Set problem: Copy all of the data below line for line, keeping every word and number the same.

[Items from a dataset]
_____

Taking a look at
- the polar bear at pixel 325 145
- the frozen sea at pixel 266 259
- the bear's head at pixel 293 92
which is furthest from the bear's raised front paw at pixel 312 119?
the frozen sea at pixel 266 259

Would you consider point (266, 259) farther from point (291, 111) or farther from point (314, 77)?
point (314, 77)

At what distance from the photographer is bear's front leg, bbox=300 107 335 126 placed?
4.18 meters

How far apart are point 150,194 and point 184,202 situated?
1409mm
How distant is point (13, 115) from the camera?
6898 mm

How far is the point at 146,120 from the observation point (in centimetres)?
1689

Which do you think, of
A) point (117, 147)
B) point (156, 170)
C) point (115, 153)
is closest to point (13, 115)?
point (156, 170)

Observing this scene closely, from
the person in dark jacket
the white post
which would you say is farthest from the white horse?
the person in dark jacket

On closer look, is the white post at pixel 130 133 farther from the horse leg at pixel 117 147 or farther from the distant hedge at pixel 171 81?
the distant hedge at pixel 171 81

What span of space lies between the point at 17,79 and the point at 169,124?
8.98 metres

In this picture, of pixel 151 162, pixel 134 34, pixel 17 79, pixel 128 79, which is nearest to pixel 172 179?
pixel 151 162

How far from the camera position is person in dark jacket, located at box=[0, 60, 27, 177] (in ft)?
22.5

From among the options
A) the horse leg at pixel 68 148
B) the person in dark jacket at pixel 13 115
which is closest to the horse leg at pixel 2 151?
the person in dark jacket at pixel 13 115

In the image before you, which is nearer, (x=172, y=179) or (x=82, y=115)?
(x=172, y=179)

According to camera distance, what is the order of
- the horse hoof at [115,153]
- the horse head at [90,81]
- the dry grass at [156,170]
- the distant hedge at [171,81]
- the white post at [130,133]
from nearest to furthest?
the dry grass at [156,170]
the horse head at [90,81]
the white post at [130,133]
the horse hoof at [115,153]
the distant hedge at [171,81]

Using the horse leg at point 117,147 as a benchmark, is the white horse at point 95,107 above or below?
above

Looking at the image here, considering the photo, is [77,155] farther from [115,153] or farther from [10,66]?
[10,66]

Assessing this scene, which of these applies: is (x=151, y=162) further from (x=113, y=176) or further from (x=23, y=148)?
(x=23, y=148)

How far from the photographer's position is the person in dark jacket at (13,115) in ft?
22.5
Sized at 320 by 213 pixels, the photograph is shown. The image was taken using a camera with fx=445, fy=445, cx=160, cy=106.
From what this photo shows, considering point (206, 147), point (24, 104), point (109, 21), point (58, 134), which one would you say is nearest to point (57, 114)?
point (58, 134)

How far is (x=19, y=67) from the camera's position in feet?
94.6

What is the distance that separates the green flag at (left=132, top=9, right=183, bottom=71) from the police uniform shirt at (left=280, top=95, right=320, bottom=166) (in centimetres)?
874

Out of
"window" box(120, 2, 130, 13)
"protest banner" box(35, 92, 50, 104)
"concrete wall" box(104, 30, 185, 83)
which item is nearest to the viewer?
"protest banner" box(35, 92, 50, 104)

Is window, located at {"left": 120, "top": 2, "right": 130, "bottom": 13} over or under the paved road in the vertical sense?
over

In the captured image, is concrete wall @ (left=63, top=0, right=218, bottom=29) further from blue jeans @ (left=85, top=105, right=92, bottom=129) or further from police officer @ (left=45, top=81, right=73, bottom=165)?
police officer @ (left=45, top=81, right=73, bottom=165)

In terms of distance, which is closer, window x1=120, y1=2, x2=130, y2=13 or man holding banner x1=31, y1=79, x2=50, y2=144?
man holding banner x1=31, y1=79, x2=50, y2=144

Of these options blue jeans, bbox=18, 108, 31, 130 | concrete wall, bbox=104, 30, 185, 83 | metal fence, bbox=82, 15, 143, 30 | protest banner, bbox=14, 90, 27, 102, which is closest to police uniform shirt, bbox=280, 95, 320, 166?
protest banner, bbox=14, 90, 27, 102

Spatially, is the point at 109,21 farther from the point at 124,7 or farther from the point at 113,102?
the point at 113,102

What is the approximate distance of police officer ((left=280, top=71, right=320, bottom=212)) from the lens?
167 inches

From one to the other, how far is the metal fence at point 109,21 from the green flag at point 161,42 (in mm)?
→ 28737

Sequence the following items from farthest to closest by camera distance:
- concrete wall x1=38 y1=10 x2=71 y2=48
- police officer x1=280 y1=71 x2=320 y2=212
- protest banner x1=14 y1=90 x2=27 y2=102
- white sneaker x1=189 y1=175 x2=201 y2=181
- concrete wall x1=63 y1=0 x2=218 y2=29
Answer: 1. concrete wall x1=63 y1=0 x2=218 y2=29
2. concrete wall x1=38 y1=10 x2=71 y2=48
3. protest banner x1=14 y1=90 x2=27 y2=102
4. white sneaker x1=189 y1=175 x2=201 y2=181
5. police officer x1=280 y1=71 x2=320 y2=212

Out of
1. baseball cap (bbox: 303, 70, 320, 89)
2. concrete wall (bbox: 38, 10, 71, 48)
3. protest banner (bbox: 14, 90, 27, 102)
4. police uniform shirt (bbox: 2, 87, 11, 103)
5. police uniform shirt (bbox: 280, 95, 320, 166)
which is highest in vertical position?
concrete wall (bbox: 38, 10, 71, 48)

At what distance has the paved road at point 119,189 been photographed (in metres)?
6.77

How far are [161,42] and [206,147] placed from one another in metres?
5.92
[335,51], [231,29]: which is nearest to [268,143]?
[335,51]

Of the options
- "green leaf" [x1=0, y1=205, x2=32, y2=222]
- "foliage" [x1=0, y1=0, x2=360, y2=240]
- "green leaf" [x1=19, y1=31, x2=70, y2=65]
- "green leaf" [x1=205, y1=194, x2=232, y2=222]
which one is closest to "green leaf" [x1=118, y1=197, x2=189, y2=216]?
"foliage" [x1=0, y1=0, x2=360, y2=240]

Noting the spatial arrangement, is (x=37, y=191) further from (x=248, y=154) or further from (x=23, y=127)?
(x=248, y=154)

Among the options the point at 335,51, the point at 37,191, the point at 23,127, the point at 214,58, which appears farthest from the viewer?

_____

Complete answer:
Taking a look at
- the polar bear at pixel 325 145
- the frozen sea at pixel 266 259
- the bear's head at pixel 293 92
which is furthest from the bear's raised front paw at pixel 312 119?
the frozen sea at pixel 266 259

Would you consider point (266, 259) farther from point (291, 111) or farther from point (314, 77)?
point (314, 77)

At what distance from the photographer is bear's front leg, bbox=300 107 335 126 placed?
4.18 meters

How far apart are point 150,194 and point 184,202 situated?
1409mm
How distant is point (13, 115) from the camera?
6898 mm

How far is the point at 146,120 from the observation point (in centimetres)?
1689

Which do you think, of
A) point (117, 147)
B) point (156, 170)
C) point (115, 153)
is closest to point (13, 115)?
point (156, 170)

Observing this scene closely, from
the person in dark jacket
the white post
which would you say is farthest from the white horse?
the person in dark jacket

On closer look, is the white post at pixel 130 133 farther from the horse leg at pixel 117 147 or farther from the distant hedge at pixel 171 81?
the distant hedge at pixel 171 81

What span of space lies between the point at 17,79 and the point at 169,124?
8.98 metres

In this picture, of pixel 151 162, pixel 134 34, pixel 17 79, pixel 128 79, which is nearest to pixel 172 179?
pixel 151 162

How far from the camera position is person in dark jacket, located at box=[0, 60, 27, 177] (in ft)?
22.5

From among the options
A) the horse leg at pixel 68 148
B) the person in dark jacket at pixel 13 115
which is closest to the horse leg at pixel 2 151?
the person in dark jacket at pixel 13 115

In the image before you, which is nearer, (x=172, y=179) or (x=82, y=115)?
(x=172, y=179)

According to camera distance, what is the order of
- the horse hoof at [115,153]
- the horse head at [90,81]
- the dry grass at [156,170]
- the distant hedge at [171,81]
- the white post at [130,133]
from nearest to furthest?
the dry grass at [156,170]
the horse head at [90,81]
the white post at [130,133]
the horse hoof at [115,153]
the distant hedge at [171,81]

Using the horse leg at point 117,147 as a benchmark, is the white horse at point 95,107 above or below?
above

Looking at the image here, considering the photo, is [77,155] farther from [115,153] or farther from [10,66]?
[10,66]

Assessing this scene, which of these applies: is (x=151, y=162) further from (x=113, y=176) or further from (x=23, y=148)?
(x=23, y=148)

How far from the photographer's position is the person in dark jacket at (13,115) in ft?
22.5
Sized at 320 by 213 pixels, the photograph is shown. The image was taken using a camera with fx=445, fy=445, cx=160, cy=106.
From what this photo shows, considering point (206, 147), point (24, 104), point (109, 21), point (58, 134), which one would you say is nearest to point (57, 114)?
point (58, 134)

How far is (x=19, y=67) from the camera's position in feet?
94.6

What is the distance that separates the green flag at (left=132, top=9, right=183, bottom=71) from the police uniform shirt at (left=280, top=95, right=320, bottom=166) (in centimetres)?
874

Out of
"window" box(120, 2, 130, 13)
"protest banner" box(35, 92, 50, 104)
"concrete wall" box(104, 30, 185, 83)
which item is nearest to the viewer?
"protest banner" box(35, 92, 50, 104)

Is window, located at {"left": 120, "top": 2, "right": 130, "bottom": 13} over or under the paved road in the vertical sense?
over

In the captured image, is concrete wall @ (left=63, top=0, right=218, bottom=29) further from blue jeans @ (left=85, top=105, right=92, bottom=129) or further from police officer @ (left=45, top=81, right=73, bottom=165)?
police officer @ (left=45, top=81, right=73, bottom=165)

In terms of distance, which is closer, window x1=120, y1=2, x2=130, y2=13 or man holding banner x1=31, y1=79, x2=50, y2=144?
man holding banner x1=31, y1=79, x2=50, y2=144

Of these options blue jeans, bbox=18, 108, 31, 130 | concrete wall, bbox=104, 30, 185, 83 | metal fence, bbox=82, 15, 143, 30 | protest banner, bbox=14, 90, 27, 102, which is closest to police uniform shirt, bbox=280, 95, 320, 166?
protest banner, bbox=14, 90, 27, 102

Spatially, is the point at 109,21 farther from the point at 124,7 or farther from the point at 113,102?
the point at 113,102

What is the approximate distance of police officer ((left=280, top=71, right=320, bottom=212)) from the lens?
167 inches

From one to the other, how far is the metal fence at point 109,21 from the green flag at point 161,42 (in mm)?
→ 28737

Sequence the following items from farthest to closest by camera distance:
- concrete wall x1=38 y1=10 x2=71 y2=48
- police officer x1=280 y1=71 x2=320 y2=212
- protest banner x1=14 y1=90 x2=27 y2=102
- white sneaker x1=189 y1=175 x2=201 y2=181
- concrete wall x1=63 y1=0 x2=218 y2=29
Answer: 1. concrete wall x1=63 y1=0 x2=218 y2=29
2. concrete wall x1=38 y1=10 x2=71 y2=48
3. protest banner x1=14 y1=90 x2=27 y2=102
4. white sneaker x1=189 y1=175 x2=201 y2=181
5. police officer x1=280 y1=71 x2=320 y2=212

Out of
1. baseball cap (bbox: 303, 70, 320, 89)
2. concrete wall (bbox: 38, 10, 71, 48)
3. protest banner (bbox: 14, 90, 27, 102)
4. police uniform shirt (bbox: 2, 87, 11, 103)
5. police uniform shirt (bbox: 280, 95, 320, 166)
which is highest in vertical position?
concrete wall (bbox: 38, 10, 71, 48)

At what distance has the paved road at point 119,189 been photographed (in metres)?
6.77

How far are [161,42] and [206,147] placed from one another in metres?
5.92
[335,51], [231,29]: which is nearest to [268,143]?
[335,51]

Of the options
- "green leaf" [x1=0, y1=205, x2=32, y2=222]
- "foliage" [x1=0, y1=0, x2=360, y2=240]
- "green leaf" [x1=19, y1=31, x2=70, y2=65]
- "green leaf" [x1=205, y1=194, x2=232, y2=222]
which one is closest to "green leaf" [x1=118, y1=197, x2=189, y2=216]?
"foliage" [x1=0, y1=0, x2=360, y2=240]

Noting the spatial arrangement, is (x=37, y=191) further from (x=248, y=154) or further from (x=23, y=127)?
(x=248, y=154)

Among the options the point at 335,51, the point at 37,191, the point at 23,127, the point at 214,58, which appears farthest from the viewer?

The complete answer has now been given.